What the task asks:
Please retype only the lines below that run from the one containing "common name: impala" through the last line, both included, without altering a word.

Recorded information:
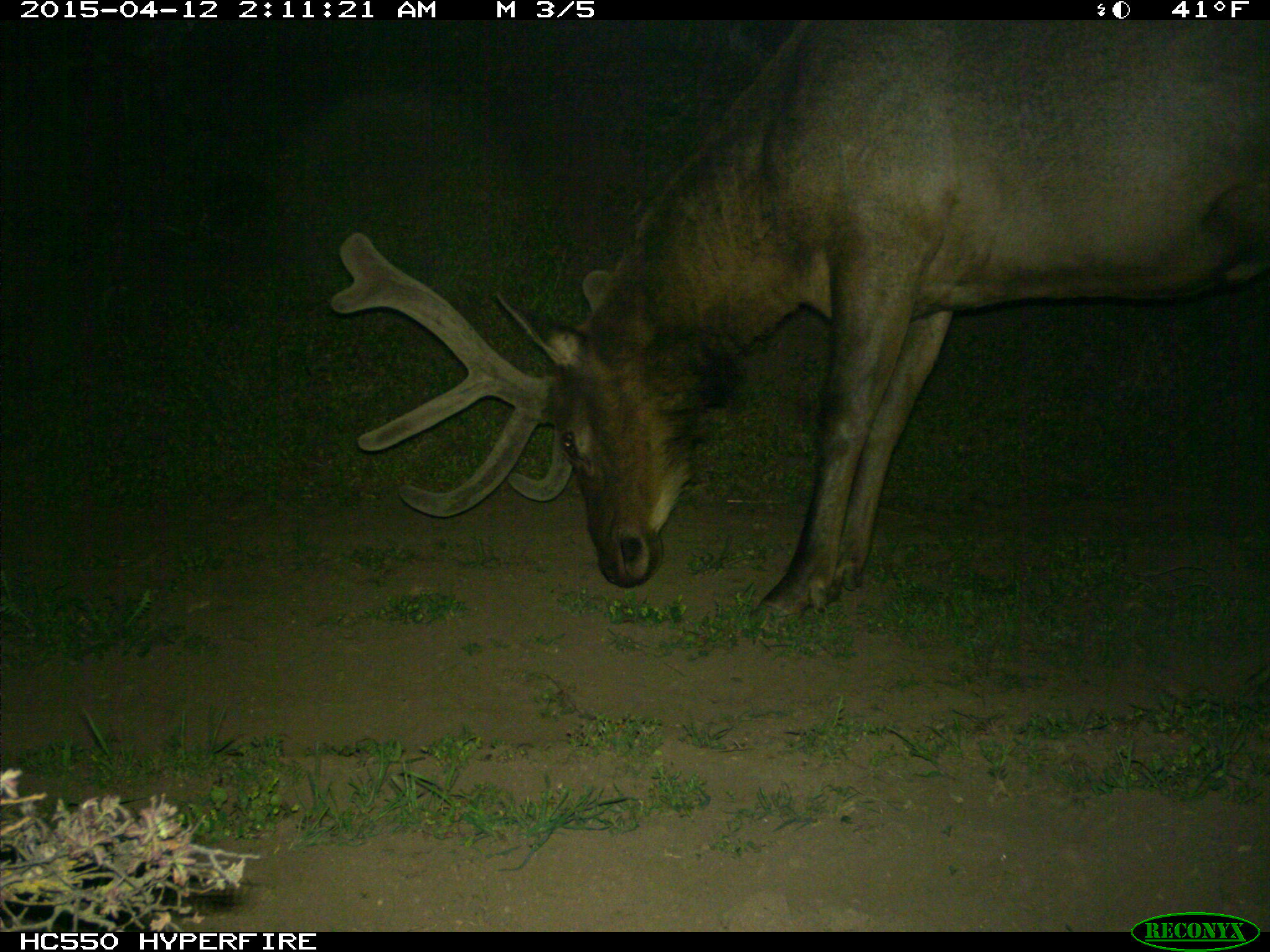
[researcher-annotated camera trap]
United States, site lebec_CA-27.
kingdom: Animalia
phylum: Chordata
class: Mammalia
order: Artiodactyla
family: Cervidae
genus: Cervus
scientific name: Cervus canadensis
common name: elk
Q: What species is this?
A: Cervus canadensis (elk).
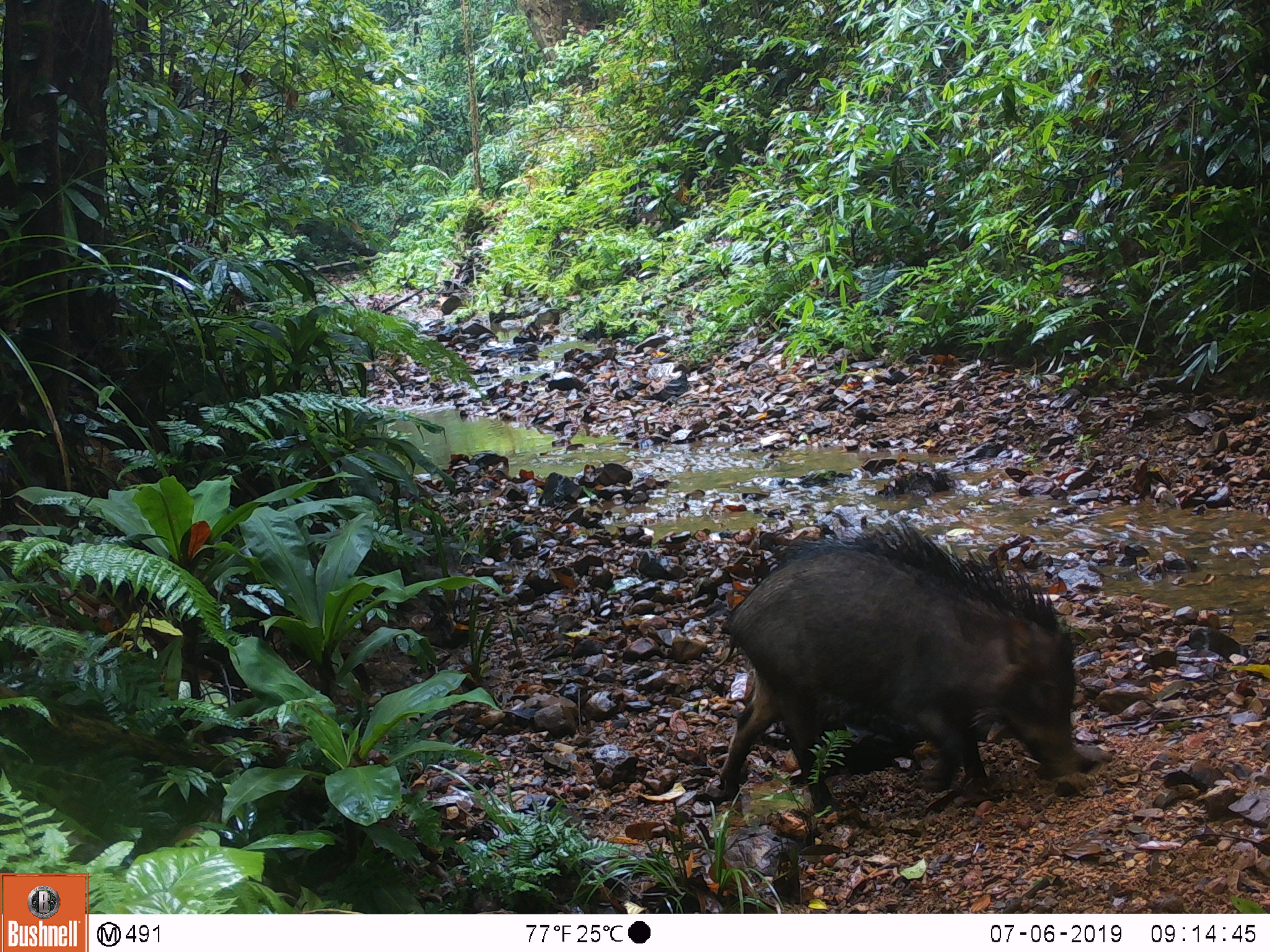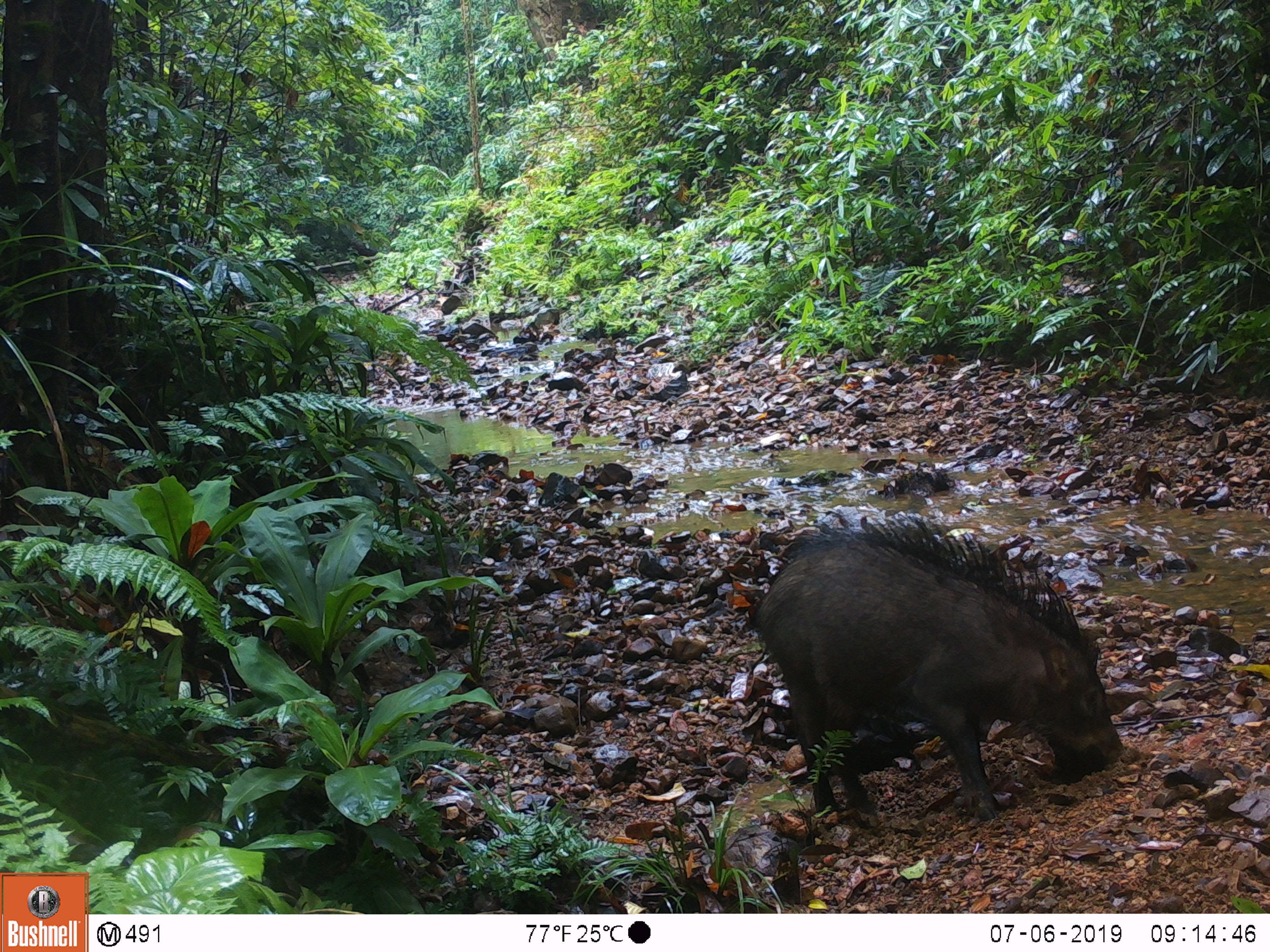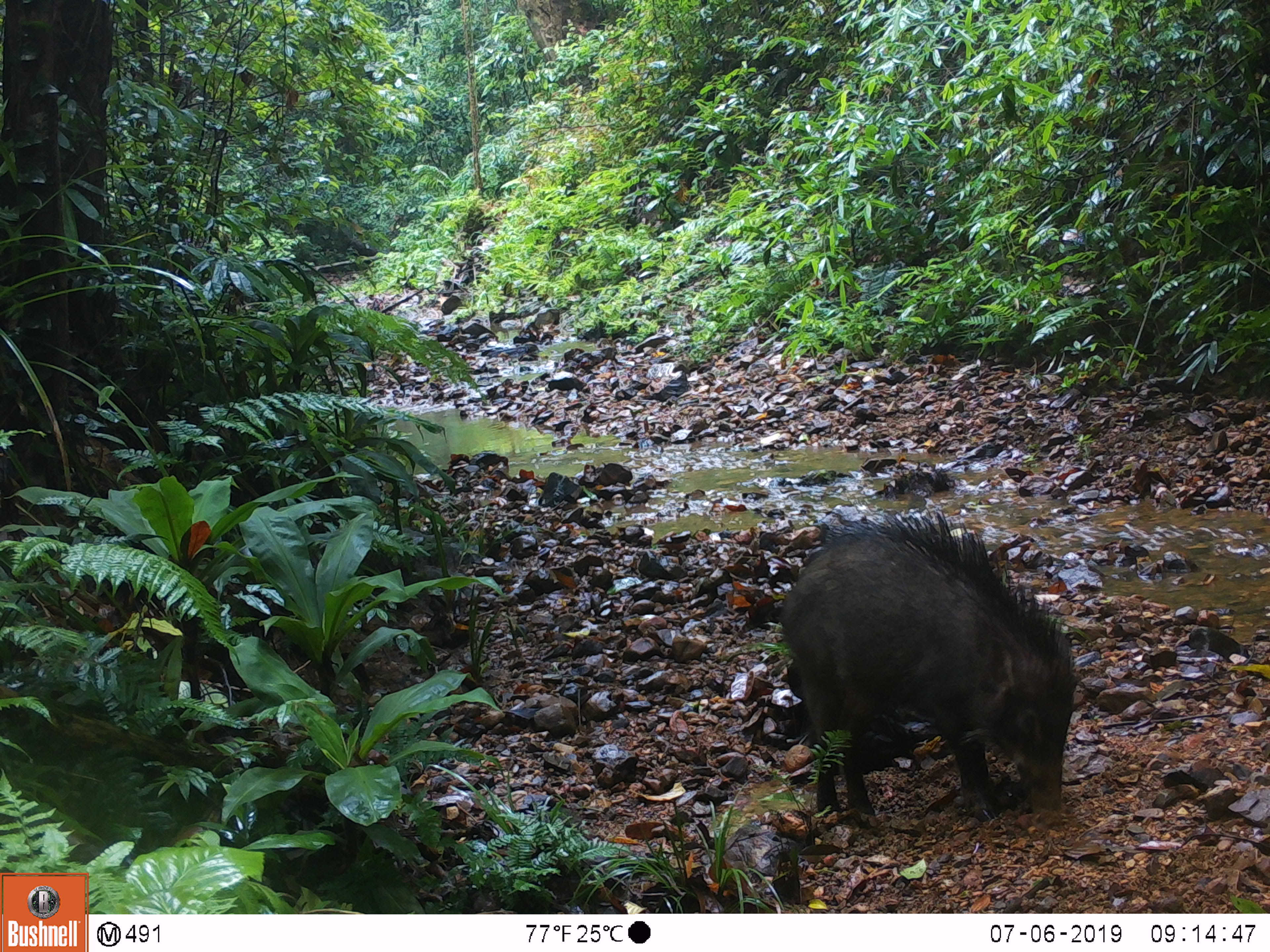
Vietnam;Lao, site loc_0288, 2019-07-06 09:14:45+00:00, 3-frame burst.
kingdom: Animalia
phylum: Chordata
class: Mammalia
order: Artiodactyla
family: Suidae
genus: Sus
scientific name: Sus scrofa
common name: eurasian wild pig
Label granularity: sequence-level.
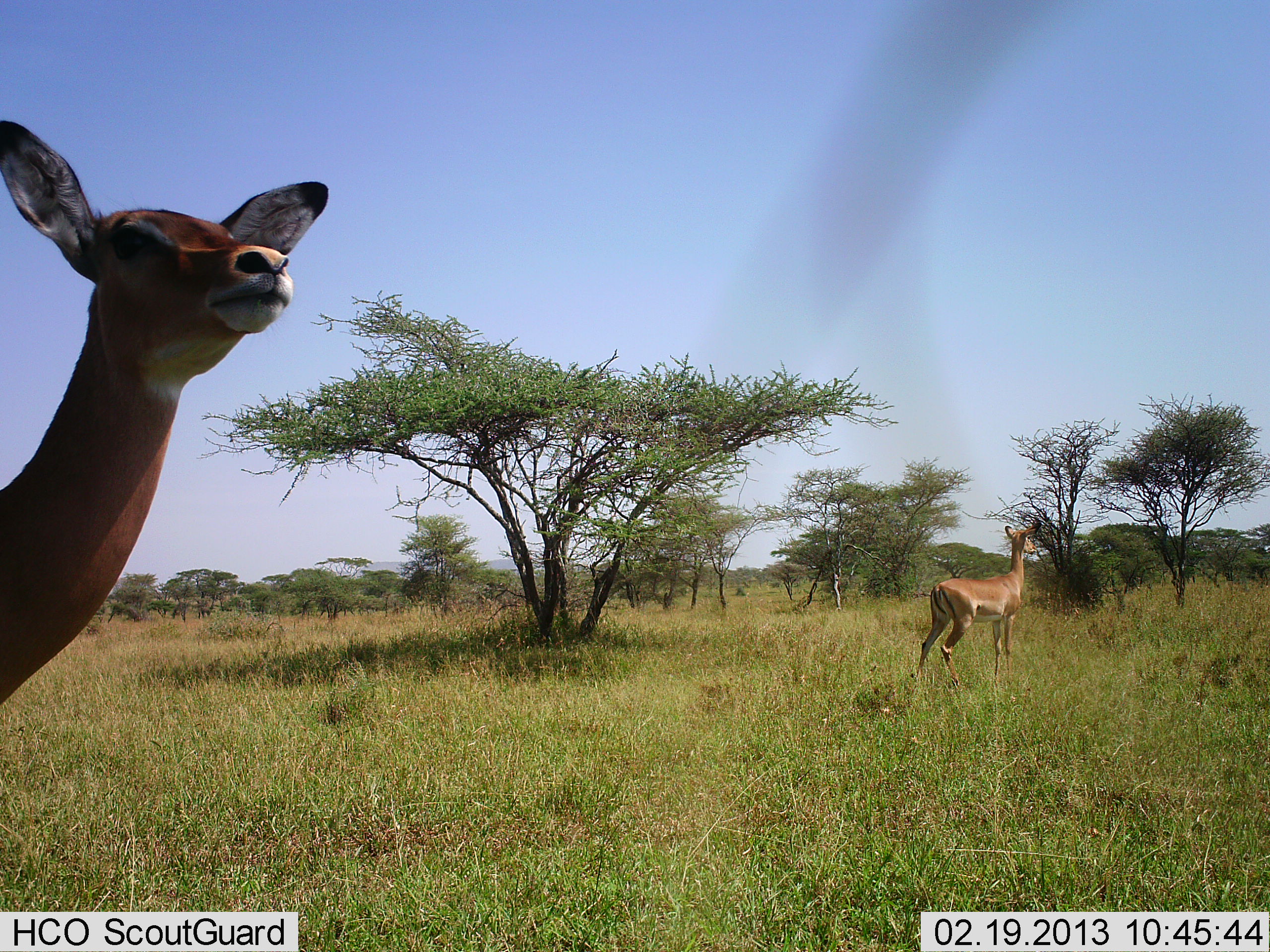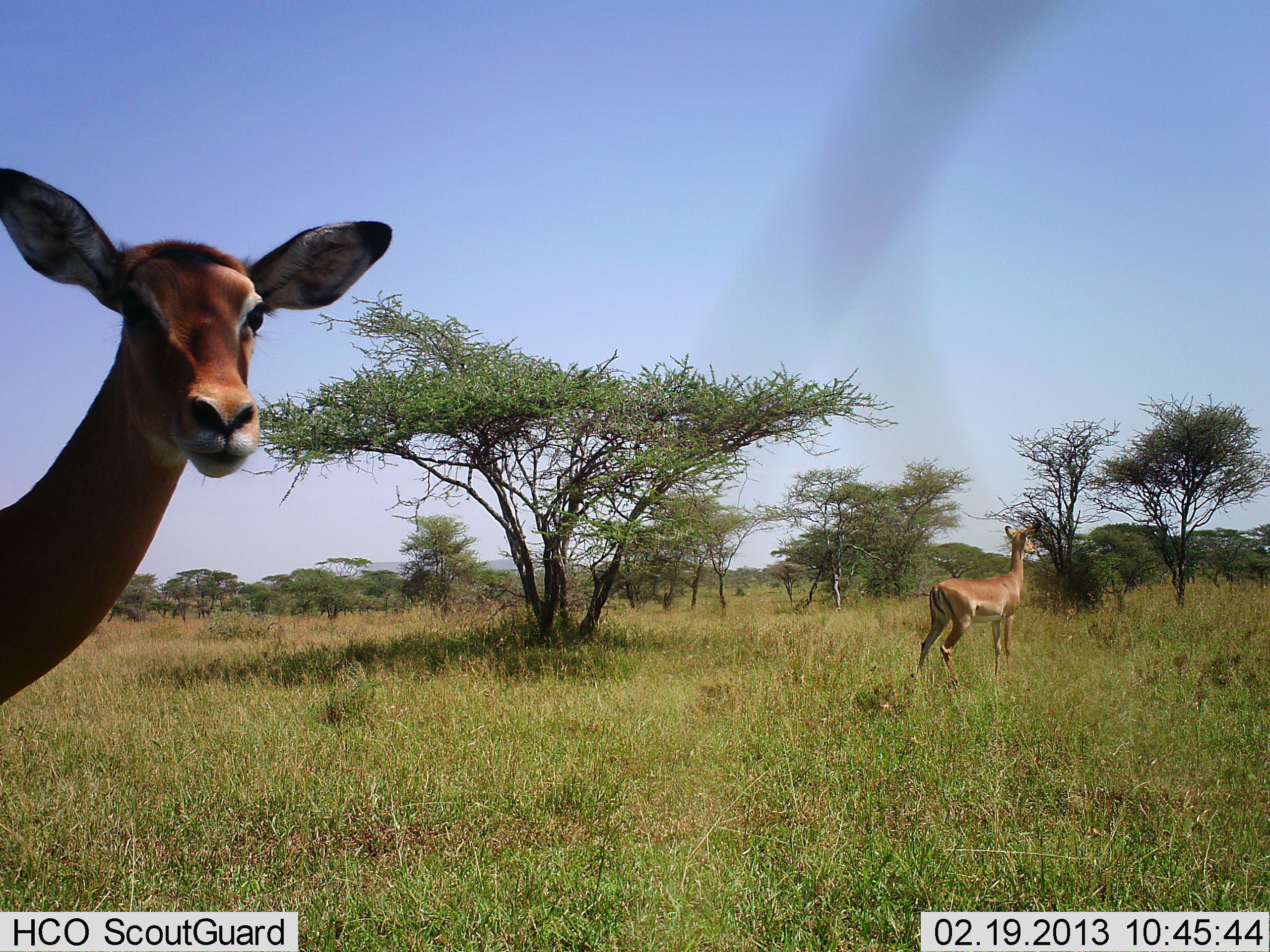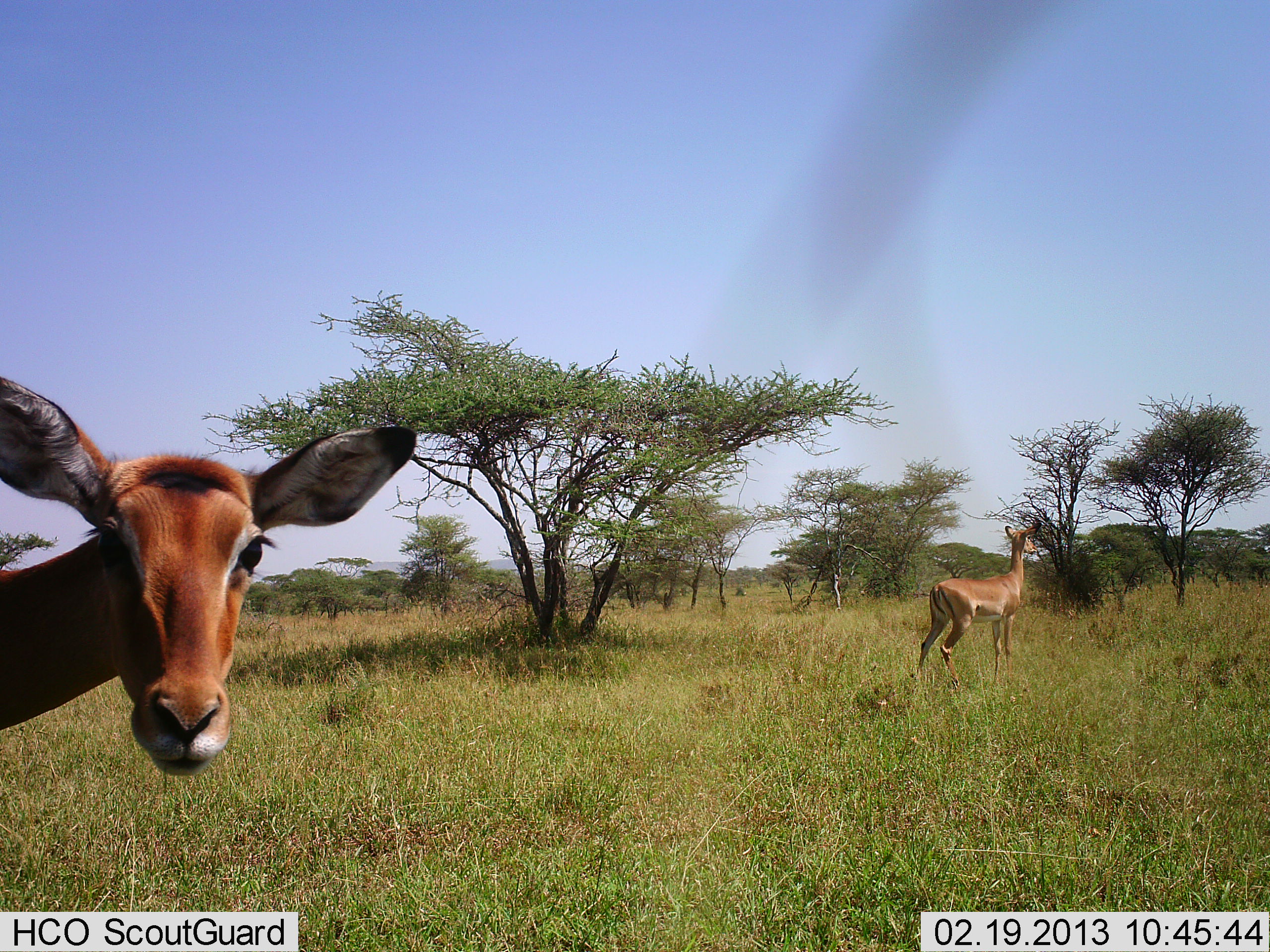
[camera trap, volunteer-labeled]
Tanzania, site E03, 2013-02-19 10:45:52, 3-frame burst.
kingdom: Animalia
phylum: Chordata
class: Mammalia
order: Artiodactyla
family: Bovidae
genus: Aepyceros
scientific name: Aepyceros melampus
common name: impala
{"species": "impala (Aepyceros melampus)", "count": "2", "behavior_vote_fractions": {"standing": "100%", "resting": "0%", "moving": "4%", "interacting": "4%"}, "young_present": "0%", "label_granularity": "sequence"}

Written solution:
common name: impala
{"species": "impala (Aepyceros melampus)", "count": "2", "behavior_vote_fractions": {"standing": "100%", "resting": "0%", "moving": "4%", "interacting": "4%"}, "young_present": "0%", "label_granularity": "sequence"}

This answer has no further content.